REQUIRED TASK - Count how many lines in the listing below contain the word "building", treating case as significant, and reply with the number alone.

DATA EXTRACT -
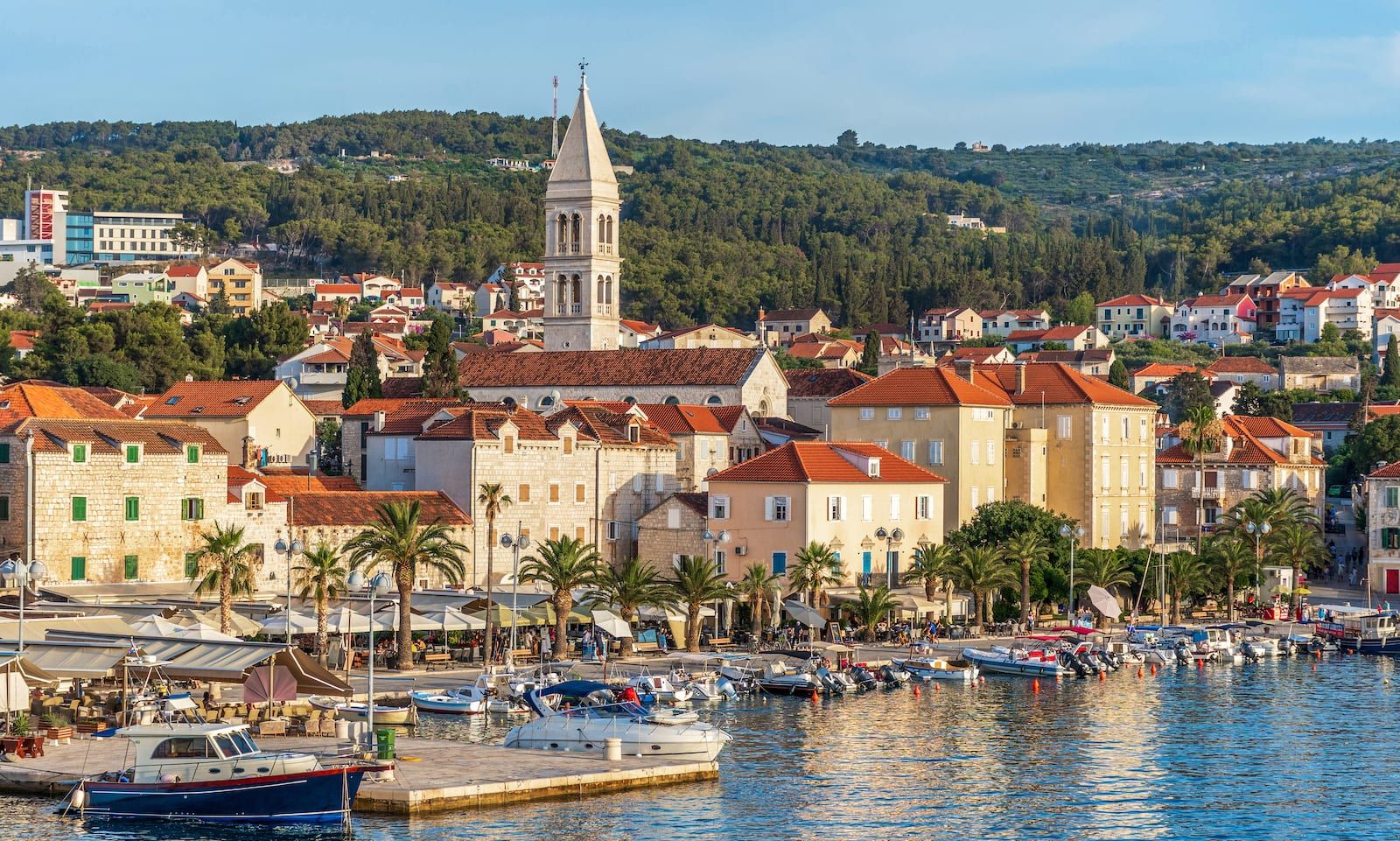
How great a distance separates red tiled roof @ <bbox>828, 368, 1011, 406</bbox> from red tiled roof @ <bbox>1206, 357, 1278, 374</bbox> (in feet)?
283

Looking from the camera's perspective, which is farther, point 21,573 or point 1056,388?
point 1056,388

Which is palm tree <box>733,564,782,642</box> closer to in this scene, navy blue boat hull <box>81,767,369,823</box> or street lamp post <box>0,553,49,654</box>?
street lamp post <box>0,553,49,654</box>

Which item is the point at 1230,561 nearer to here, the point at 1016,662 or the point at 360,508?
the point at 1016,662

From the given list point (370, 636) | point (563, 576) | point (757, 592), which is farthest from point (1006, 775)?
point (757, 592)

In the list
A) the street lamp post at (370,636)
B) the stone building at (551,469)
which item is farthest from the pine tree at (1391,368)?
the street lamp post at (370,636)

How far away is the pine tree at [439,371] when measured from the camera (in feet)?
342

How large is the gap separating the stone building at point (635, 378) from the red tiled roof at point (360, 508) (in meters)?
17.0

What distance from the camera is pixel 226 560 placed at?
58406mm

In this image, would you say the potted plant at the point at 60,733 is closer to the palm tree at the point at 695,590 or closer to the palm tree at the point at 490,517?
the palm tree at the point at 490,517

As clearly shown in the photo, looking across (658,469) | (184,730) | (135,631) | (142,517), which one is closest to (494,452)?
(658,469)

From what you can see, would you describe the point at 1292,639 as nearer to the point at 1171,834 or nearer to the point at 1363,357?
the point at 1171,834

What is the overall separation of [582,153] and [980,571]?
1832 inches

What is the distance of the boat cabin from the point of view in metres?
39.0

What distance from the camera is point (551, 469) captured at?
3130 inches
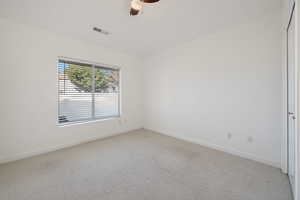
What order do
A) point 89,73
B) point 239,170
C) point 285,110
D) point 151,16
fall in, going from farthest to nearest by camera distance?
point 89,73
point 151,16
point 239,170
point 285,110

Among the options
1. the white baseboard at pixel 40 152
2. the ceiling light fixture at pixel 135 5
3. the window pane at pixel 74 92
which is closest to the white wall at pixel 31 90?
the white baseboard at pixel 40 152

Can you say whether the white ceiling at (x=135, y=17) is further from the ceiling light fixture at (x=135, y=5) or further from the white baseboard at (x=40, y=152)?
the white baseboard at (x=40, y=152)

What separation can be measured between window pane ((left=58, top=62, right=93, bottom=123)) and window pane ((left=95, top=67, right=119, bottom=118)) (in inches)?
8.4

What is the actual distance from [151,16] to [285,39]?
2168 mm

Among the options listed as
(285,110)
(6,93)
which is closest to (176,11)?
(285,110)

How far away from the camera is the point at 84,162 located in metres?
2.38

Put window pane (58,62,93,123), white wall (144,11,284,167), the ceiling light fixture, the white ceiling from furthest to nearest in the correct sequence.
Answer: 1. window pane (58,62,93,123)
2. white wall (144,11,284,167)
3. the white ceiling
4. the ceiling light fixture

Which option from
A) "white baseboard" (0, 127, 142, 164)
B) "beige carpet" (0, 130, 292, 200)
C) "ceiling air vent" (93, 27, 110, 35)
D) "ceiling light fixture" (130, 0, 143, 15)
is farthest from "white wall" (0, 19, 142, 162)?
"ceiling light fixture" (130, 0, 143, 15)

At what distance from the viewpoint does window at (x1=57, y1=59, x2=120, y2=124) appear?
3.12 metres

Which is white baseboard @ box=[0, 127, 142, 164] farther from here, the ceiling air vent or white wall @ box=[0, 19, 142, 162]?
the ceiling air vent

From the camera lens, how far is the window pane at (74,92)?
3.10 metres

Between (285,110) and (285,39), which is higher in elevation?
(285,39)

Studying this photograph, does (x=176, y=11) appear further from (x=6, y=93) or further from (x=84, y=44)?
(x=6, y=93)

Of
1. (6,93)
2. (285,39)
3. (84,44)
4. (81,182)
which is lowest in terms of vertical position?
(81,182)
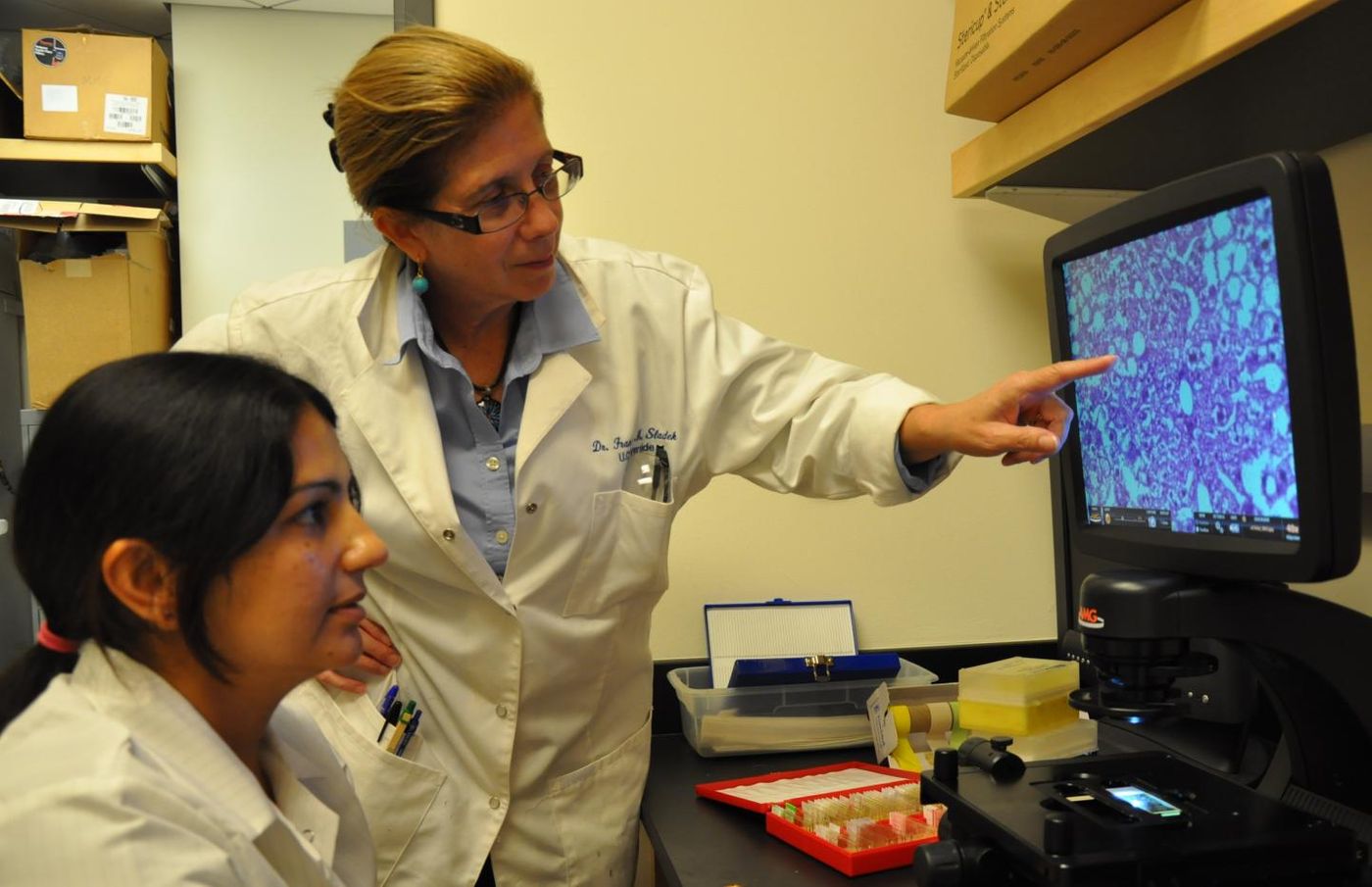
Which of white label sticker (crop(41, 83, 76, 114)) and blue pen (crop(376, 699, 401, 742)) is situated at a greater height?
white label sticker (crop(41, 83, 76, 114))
--
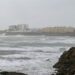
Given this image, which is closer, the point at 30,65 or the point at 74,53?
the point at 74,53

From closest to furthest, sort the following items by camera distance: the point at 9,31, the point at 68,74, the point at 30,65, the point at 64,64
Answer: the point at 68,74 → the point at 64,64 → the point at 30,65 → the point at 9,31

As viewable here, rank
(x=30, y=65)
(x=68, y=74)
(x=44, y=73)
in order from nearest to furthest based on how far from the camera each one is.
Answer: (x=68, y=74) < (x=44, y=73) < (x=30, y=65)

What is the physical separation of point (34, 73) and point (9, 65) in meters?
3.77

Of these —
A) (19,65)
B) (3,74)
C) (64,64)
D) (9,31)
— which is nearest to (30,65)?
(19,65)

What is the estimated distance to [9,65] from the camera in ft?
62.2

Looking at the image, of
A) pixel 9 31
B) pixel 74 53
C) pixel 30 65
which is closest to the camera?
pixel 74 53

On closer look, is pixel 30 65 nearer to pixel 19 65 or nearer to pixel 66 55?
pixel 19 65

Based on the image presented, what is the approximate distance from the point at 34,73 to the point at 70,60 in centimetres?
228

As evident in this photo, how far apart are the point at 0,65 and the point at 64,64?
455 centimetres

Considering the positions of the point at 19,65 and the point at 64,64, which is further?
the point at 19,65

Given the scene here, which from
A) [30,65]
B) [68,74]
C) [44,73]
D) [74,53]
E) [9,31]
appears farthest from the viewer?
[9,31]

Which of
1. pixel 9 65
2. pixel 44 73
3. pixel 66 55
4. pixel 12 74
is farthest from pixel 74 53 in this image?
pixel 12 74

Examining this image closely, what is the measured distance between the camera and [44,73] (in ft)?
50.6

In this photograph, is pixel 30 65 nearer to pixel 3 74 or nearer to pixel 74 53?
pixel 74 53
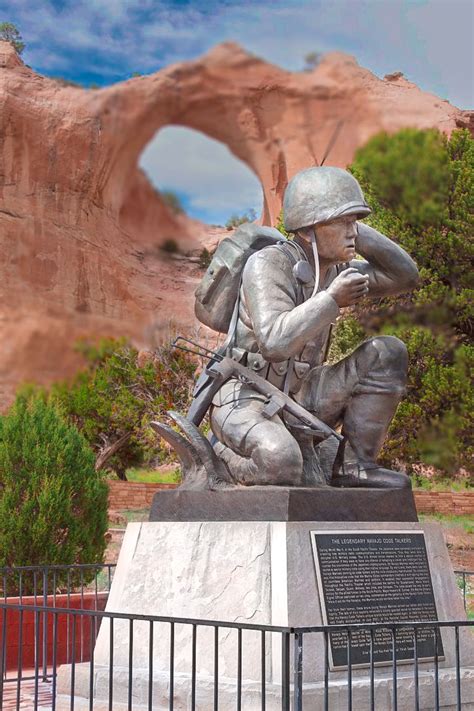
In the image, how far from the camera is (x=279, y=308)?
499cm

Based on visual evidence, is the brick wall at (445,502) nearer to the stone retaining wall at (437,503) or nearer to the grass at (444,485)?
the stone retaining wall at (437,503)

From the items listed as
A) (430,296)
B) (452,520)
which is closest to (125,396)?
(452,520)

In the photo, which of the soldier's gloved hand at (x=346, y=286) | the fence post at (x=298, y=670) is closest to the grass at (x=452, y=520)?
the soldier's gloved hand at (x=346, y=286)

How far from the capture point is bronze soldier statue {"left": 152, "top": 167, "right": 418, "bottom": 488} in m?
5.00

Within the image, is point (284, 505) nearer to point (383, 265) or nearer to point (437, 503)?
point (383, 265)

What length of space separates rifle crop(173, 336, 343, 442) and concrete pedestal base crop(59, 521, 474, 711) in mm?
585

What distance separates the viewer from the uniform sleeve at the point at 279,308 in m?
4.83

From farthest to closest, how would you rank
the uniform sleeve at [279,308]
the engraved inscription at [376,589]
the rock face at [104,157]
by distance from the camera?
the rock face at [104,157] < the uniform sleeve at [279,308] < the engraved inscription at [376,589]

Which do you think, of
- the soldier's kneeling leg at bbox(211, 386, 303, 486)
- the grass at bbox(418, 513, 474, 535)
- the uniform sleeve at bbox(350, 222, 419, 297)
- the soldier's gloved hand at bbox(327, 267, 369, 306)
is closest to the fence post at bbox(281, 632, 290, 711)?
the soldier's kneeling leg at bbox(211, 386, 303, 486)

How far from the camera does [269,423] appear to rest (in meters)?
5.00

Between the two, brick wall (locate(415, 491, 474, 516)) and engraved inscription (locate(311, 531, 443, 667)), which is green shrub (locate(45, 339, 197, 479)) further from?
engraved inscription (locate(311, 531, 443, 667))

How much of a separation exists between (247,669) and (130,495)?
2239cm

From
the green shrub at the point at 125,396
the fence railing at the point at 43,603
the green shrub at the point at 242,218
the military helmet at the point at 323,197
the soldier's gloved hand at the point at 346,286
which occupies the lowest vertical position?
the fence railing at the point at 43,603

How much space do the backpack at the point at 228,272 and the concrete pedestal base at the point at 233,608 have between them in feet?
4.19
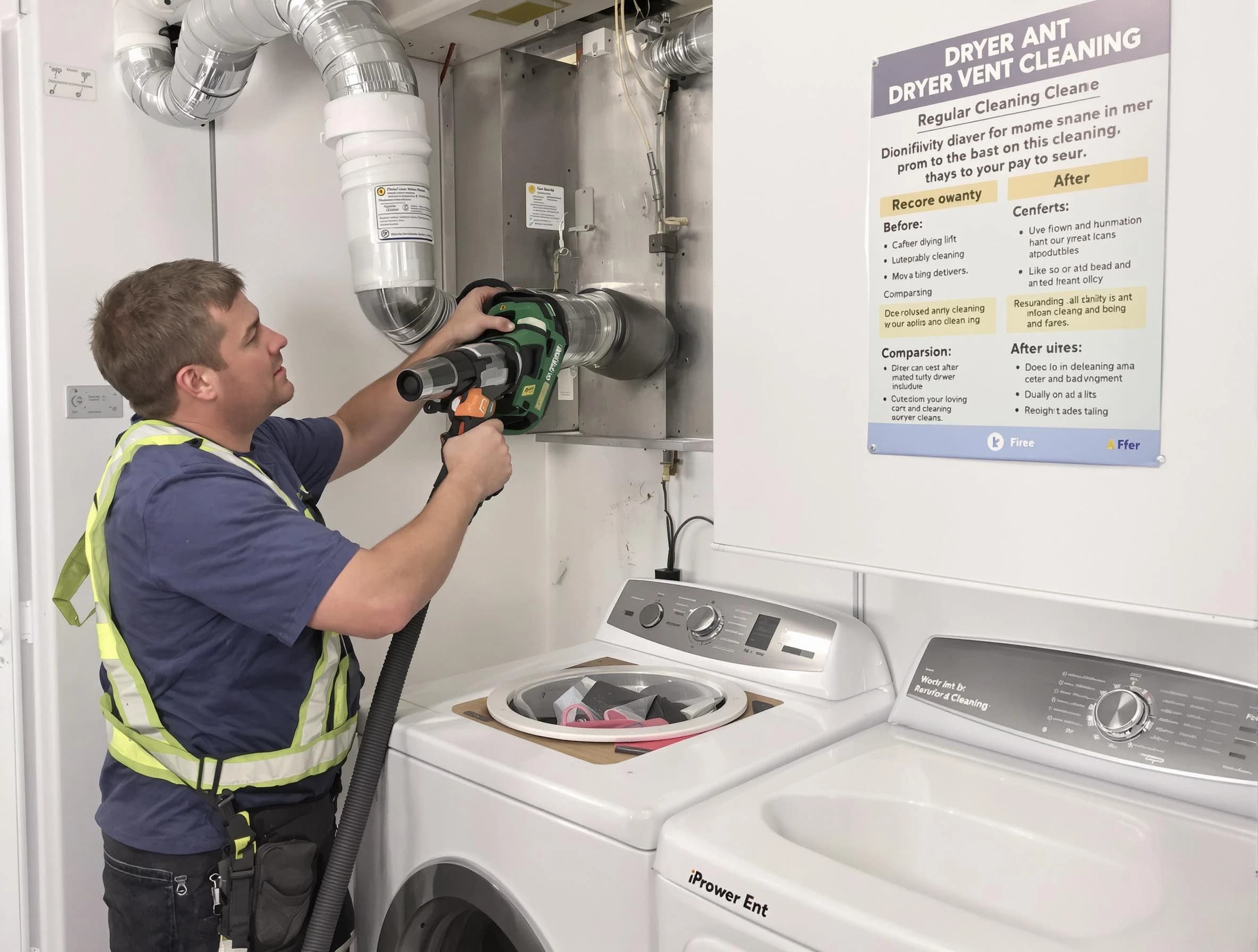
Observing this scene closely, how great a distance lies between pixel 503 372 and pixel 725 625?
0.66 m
--
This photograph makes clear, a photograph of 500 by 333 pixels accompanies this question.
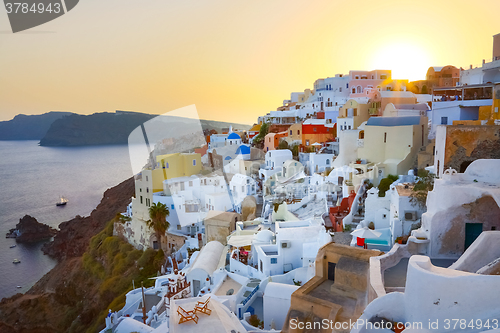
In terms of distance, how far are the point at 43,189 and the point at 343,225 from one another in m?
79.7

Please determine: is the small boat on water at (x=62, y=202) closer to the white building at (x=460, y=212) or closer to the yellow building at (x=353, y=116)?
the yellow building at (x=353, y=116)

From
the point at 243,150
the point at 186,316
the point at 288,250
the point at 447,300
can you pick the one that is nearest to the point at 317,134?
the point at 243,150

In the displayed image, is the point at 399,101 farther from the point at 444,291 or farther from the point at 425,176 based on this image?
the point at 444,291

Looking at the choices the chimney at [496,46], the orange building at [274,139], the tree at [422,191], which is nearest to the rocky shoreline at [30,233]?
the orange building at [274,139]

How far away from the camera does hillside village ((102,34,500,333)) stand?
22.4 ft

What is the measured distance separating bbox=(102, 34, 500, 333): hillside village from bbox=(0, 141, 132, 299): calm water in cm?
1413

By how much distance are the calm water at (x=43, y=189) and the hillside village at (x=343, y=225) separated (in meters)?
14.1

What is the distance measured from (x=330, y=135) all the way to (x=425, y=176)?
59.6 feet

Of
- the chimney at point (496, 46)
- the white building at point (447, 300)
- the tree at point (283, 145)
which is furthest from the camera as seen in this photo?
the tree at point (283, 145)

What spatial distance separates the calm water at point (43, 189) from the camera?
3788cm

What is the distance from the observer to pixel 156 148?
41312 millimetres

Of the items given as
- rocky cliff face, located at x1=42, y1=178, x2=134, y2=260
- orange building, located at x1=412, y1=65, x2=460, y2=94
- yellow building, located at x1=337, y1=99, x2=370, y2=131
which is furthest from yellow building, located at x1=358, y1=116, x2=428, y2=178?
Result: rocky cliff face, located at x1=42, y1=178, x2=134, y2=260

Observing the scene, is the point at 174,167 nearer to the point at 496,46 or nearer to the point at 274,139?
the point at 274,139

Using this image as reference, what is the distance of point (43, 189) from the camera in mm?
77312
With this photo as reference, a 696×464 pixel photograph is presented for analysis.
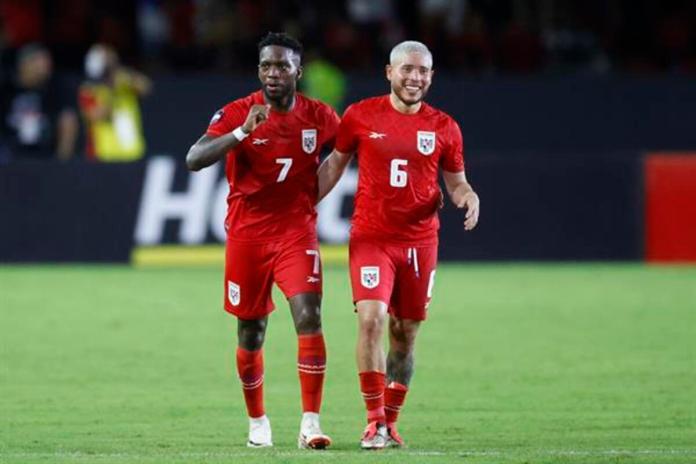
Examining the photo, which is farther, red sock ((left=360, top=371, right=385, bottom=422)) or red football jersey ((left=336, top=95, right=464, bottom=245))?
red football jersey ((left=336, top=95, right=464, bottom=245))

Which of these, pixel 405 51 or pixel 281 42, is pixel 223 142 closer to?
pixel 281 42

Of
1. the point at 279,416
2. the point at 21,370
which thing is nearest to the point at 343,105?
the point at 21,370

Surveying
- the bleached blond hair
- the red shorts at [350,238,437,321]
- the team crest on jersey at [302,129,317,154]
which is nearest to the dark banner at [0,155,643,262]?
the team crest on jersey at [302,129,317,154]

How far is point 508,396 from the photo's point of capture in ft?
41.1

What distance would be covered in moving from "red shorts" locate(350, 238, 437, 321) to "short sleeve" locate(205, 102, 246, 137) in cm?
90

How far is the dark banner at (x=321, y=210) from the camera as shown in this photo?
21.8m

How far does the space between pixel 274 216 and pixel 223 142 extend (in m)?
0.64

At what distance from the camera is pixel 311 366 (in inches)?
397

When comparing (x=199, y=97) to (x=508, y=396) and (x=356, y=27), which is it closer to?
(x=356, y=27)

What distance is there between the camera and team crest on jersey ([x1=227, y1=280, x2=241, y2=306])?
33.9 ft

RESPONSE TO THE EXERCISE - 10